Picture-based spatial questions:
Start

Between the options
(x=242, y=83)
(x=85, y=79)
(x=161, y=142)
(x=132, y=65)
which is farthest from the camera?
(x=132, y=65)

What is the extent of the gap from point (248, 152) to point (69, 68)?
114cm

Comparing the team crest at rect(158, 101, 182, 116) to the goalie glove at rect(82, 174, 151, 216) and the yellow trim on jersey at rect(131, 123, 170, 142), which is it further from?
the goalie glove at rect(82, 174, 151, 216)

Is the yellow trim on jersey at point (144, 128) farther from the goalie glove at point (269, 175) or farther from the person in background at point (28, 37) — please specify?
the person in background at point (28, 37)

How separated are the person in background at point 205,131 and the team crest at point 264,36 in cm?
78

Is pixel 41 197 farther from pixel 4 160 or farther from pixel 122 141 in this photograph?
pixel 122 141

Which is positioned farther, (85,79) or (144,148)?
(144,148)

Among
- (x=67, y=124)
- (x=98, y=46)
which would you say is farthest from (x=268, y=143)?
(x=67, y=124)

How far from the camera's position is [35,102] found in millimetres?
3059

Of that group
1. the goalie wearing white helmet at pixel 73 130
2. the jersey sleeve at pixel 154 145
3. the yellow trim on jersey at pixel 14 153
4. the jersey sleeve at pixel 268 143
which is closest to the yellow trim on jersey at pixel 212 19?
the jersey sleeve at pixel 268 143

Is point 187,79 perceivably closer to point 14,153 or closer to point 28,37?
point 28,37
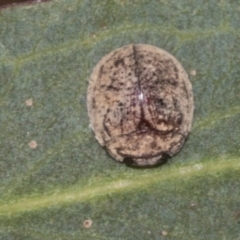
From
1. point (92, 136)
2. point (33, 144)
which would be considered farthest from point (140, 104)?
point (33, 144)

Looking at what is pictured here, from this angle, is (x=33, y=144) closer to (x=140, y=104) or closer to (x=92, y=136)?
(x=92, y=136)

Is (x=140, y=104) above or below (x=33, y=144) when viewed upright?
above

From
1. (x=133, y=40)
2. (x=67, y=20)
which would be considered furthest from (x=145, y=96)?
(x=67, y=20)

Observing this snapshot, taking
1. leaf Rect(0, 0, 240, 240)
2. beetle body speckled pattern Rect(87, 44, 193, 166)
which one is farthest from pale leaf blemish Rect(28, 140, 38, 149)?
beetle body speckled pattern Rect(87, 44, 193, 166)


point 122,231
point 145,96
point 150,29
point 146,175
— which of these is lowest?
point 122,231

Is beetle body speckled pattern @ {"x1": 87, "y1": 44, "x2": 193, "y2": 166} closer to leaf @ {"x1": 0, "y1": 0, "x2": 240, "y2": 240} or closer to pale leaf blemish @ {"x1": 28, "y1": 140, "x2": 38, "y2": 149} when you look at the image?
leaf @ {"x1": 0, "y1": 0, "x2": 240, "y2": 240}

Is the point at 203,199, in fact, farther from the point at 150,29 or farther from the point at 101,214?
the point at 150,29
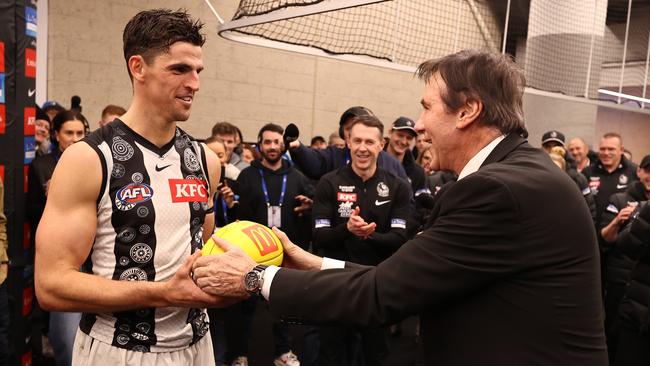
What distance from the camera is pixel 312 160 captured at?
510 centimetres

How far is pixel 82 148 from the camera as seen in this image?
1879 mm

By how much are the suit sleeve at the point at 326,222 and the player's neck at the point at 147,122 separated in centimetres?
212

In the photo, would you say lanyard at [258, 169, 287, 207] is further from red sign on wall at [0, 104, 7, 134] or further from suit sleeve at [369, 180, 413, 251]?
red sign on wall at [0, 104, 7, 134]

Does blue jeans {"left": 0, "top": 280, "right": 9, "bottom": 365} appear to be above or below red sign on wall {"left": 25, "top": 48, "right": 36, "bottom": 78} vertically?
below

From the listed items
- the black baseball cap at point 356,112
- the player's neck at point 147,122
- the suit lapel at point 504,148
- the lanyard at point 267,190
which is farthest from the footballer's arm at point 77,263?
the black baseball cap at point 356,112

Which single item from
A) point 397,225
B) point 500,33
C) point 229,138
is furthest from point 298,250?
point 500,33

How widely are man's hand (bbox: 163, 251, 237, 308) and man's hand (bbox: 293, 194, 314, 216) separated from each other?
3105 mm

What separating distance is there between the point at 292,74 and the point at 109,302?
9704mm

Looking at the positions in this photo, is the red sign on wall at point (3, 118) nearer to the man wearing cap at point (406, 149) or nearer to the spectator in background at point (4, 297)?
the spectator in background at point (4, 297)

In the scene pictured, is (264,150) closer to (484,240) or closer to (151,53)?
(151,53)

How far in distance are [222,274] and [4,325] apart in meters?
2.48

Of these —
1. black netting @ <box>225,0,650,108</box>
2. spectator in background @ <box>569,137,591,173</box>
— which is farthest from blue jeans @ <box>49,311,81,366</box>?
spectator in background @ <box>569,137,591,173</box>

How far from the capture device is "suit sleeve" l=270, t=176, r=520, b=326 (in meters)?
1.47

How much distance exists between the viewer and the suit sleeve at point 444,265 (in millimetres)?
1467
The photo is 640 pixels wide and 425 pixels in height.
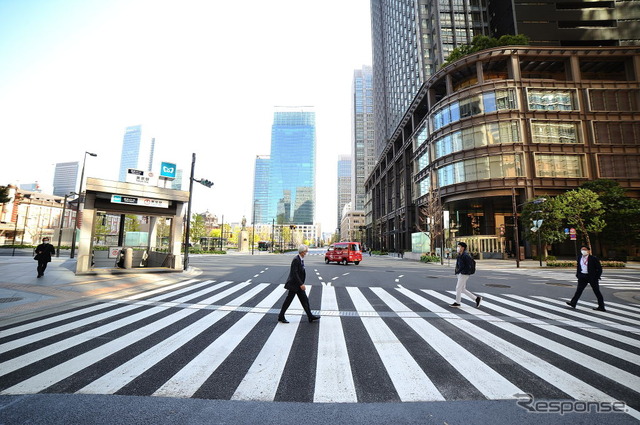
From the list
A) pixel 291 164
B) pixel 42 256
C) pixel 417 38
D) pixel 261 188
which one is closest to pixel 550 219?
pixel 42 256

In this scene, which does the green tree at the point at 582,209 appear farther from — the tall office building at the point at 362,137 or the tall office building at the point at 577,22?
the tall office building at the point at 362,137

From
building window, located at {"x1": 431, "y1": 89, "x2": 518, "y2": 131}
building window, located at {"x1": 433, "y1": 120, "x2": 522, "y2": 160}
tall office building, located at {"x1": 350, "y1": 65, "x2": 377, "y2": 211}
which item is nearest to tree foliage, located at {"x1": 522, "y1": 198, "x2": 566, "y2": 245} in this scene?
building window, located at {"x1": 433, "y1": 120, "x2": 522, "y2": 160}

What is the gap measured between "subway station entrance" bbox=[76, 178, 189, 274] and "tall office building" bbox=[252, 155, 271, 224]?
151288 millimetres

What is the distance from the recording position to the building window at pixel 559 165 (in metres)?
34.7

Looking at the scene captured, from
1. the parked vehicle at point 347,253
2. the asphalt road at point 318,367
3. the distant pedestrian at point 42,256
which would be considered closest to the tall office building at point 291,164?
the parked vehicle at point 347,253

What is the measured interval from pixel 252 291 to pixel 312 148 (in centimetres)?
15892

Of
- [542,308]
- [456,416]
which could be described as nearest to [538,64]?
[542,308]

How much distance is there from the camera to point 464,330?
5941mm

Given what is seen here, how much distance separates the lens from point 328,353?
14.8 feet

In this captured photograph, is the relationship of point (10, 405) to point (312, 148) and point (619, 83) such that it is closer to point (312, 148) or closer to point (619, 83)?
point (619, 83)

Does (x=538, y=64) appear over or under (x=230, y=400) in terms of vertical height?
over

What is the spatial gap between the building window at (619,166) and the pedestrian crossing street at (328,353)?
38494 mm

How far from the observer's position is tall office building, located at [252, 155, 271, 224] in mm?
168375

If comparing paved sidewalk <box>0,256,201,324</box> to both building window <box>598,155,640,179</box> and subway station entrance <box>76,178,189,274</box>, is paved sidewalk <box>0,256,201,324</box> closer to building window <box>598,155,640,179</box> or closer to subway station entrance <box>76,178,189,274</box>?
subway station entrance <box>76,178,189,274</box>
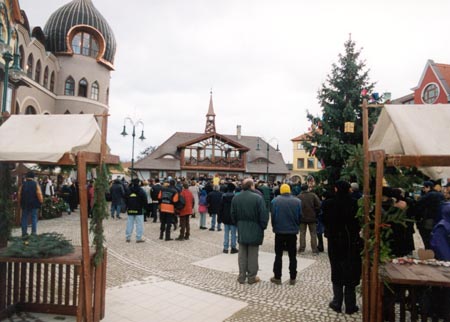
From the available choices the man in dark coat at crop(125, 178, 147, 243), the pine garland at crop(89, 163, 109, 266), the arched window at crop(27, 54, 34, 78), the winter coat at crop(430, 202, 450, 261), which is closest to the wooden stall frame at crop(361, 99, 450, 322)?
the winter coat at crop(430, 202, 450, 261)

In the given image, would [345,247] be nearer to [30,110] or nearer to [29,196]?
[29,196]

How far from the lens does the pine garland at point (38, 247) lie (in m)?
4.50

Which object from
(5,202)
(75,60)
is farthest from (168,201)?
(75,60)

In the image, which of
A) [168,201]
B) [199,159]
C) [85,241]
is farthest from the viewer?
[199,159]

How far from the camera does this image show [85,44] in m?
32.9

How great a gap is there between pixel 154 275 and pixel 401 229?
4728mm

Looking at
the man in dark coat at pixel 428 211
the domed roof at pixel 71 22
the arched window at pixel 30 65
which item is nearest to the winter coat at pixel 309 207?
the man in dark coat at pixel 428 211

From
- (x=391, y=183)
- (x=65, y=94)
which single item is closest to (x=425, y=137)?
(x=391, y=183)

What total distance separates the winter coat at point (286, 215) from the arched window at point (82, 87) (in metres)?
30.3

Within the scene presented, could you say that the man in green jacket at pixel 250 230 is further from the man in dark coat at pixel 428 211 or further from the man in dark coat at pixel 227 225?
the man in dark coat at pixel 428 211

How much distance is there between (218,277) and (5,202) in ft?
13.6

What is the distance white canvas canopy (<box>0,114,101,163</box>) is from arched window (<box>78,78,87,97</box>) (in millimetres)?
29949

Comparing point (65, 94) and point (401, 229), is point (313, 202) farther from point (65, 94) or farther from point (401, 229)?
point (65, 94)

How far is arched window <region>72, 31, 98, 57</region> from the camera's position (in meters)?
32.5
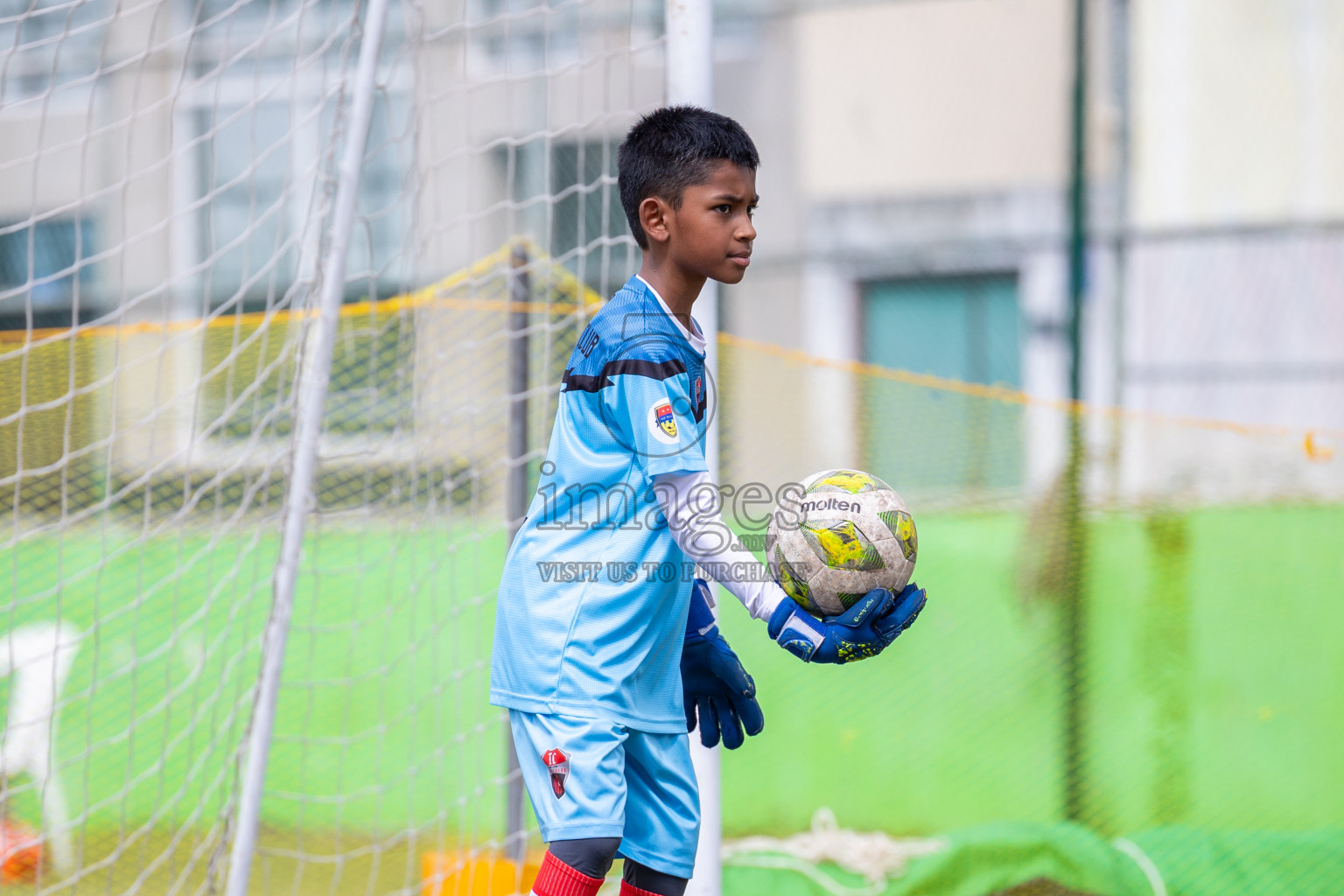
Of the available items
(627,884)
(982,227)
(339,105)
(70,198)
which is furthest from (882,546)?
(70,198)

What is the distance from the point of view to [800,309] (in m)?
6.46

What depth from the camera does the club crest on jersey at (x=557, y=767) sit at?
1.81 m

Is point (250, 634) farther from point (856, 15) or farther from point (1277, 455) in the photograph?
point (856, 15)

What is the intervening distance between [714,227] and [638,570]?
59 centimetres

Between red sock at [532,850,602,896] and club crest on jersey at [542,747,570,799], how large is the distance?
4.2 inches

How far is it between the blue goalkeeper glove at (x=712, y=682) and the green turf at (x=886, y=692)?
178 cm

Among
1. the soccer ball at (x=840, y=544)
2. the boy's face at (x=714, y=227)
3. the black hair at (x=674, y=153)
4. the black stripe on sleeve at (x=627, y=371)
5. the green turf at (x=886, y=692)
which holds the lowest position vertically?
the green turf at (x=886, y=692)

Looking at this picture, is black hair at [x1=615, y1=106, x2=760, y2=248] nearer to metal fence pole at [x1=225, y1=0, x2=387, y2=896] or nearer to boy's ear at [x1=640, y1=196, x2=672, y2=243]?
boy's ear at [x1=640, y1=196, x2=672, y2=243]

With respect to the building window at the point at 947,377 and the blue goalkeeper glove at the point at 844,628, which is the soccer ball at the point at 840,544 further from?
the building window at the point at 947,377

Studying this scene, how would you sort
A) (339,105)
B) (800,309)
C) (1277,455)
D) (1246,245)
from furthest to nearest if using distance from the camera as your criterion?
(800,309) → (1246,245) → (1277,455) → (339,105)

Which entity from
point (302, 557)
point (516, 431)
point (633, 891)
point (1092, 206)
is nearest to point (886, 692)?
point (516, 431)

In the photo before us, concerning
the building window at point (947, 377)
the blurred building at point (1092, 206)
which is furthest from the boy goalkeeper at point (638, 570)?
the blurred building at point (1092, 206)

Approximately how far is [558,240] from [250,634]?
2.78 m

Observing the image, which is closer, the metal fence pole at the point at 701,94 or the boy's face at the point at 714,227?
the boy's face at the point at 714,227
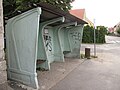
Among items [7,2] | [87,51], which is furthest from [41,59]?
[7,2]

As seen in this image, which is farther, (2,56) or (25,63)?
(25,63)

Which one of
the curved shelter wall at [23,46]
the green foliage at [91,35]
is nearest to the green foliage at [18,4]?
the curved shelter wall at [23,46]

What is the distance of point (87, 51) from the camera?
13.1m

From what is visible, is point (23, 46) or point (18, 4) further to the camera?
point (18, 4)

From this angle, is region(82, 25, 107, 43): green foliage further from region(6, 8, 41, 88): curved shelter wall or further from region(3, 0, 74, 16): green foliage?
region(6, 8, 41, 88): curved shelter wall

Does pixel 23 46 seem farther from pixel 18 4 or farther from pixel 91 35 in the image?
pixel 91 35

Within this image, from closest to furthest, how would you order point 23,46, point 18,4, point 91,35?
point 23,46, point 18,4, point 91,35

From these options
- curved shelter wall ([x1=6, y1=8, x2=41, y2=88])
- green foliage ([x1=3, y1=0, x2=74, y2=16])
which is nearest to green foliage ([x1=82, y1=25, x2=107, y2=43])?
green foliage ([x1=3, y1=0, x2=74, y2=16])

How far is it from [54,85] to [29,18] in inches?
97.0

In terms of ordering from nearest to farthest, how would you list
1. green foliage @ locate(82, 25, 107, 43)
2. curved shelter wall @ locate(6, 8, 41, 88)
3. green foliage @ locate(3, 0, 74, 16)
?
1. curved shelter wall @ locate(6, 8, 41, 88)
2. green foliage @ locate(3, 0, 74, 16)
3. green foliage @ locate(82, 25, 107, 43)

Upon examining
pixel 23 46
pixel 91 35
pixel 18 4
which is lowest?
pixel 23 46

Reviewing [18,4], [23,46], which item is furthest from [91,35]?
[23,46]

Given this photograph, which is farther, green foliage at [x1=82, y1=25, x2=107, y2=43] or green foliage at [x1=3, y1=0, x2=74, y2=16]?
green foliage at [x1=82, y1=25, x2=107, y2=43]

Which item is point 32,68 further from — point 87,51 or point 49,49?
point 87,51
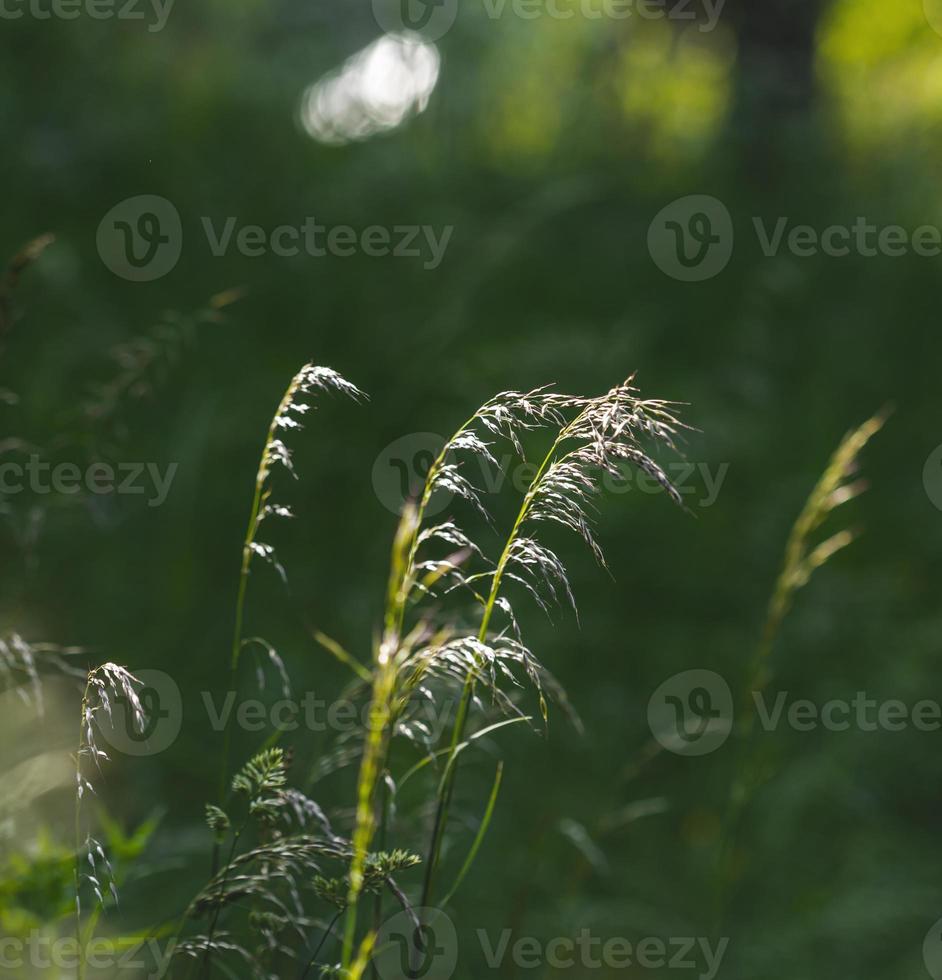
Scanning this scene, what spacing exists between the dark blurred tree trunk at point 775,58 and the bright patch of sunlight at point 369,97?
4.94ft

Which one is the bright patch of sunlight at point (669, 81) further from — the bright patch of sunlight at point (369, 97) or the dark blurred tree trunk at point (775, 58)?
the bright patch of sunlight at point (369, 97)

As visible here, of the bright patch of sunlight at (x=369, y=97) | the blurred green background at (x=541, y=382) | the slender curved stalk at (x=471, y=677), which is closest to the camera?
the slender curved stalk at (x=471, y=677)

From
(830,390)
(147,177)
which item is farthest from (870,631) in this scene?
(147,177)

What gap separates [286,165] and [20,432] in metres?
1.76

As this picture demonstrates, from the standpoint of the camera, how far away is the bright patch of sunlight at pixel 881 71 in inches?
195

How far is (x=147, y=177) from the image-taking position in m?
3.85

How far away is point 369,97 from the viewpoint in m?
4.36

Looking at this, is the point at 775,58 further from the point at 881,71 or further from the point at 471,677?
the point at 471,677

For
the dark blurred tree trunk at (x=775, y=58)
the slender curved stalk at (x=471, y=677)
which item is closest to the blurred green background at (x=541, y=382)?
the dark blurred tree trunk at (x=775, y=58)

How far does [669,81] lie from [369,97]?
169 centimetres

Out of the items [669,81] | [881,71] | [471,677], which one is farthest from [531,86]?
[471,677]

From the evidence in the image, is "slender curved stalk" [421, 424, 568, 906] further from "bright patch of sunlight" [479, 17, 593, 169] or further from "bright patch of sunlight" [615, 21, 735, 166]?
"bright patch of sunlight" [615, 21, 735, 166]

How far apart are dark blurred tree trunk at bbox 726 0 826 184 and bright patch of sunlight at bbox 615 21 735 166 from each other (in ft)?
0.29

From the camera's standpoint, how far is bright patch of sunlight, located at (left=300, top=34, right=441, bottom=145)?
4312 millimetres
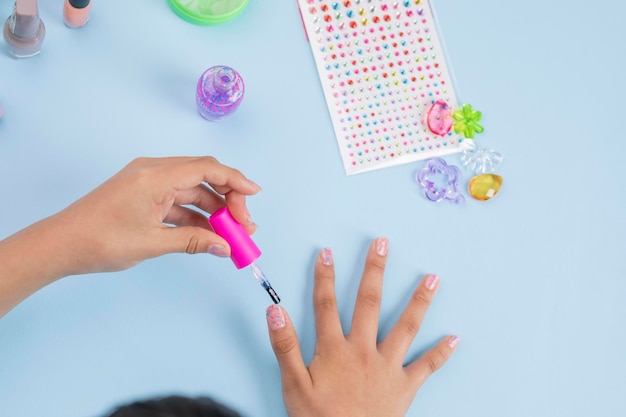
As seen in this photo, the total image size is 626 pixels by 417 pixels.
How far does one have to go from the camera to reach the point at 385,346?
105cm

End

[SHORT PROBLEM]: Copy out the lines of the records from the line with "What is the distance from the point" up to and including the line with "59 centimetres", requests included. Scale every number in the answers, both distances and point coordinates, by 1.3, rounding each to as many decimal places as it originally had and rounding halves up.

[WRITTEN RESPONSE]:
What is the distance from the point of view to [800,309] (in m)?
8.40

What depth from the camera does the club crest on jersey at (x=557, y=767) sit at?
2.35 m

Is point (250, 634) farther from point (856, 15) or farther from point (1277, 455) in the photograph?
point (1113, 20)

What is the intervening distance between [714,227] and [638,570]?
77 centimetres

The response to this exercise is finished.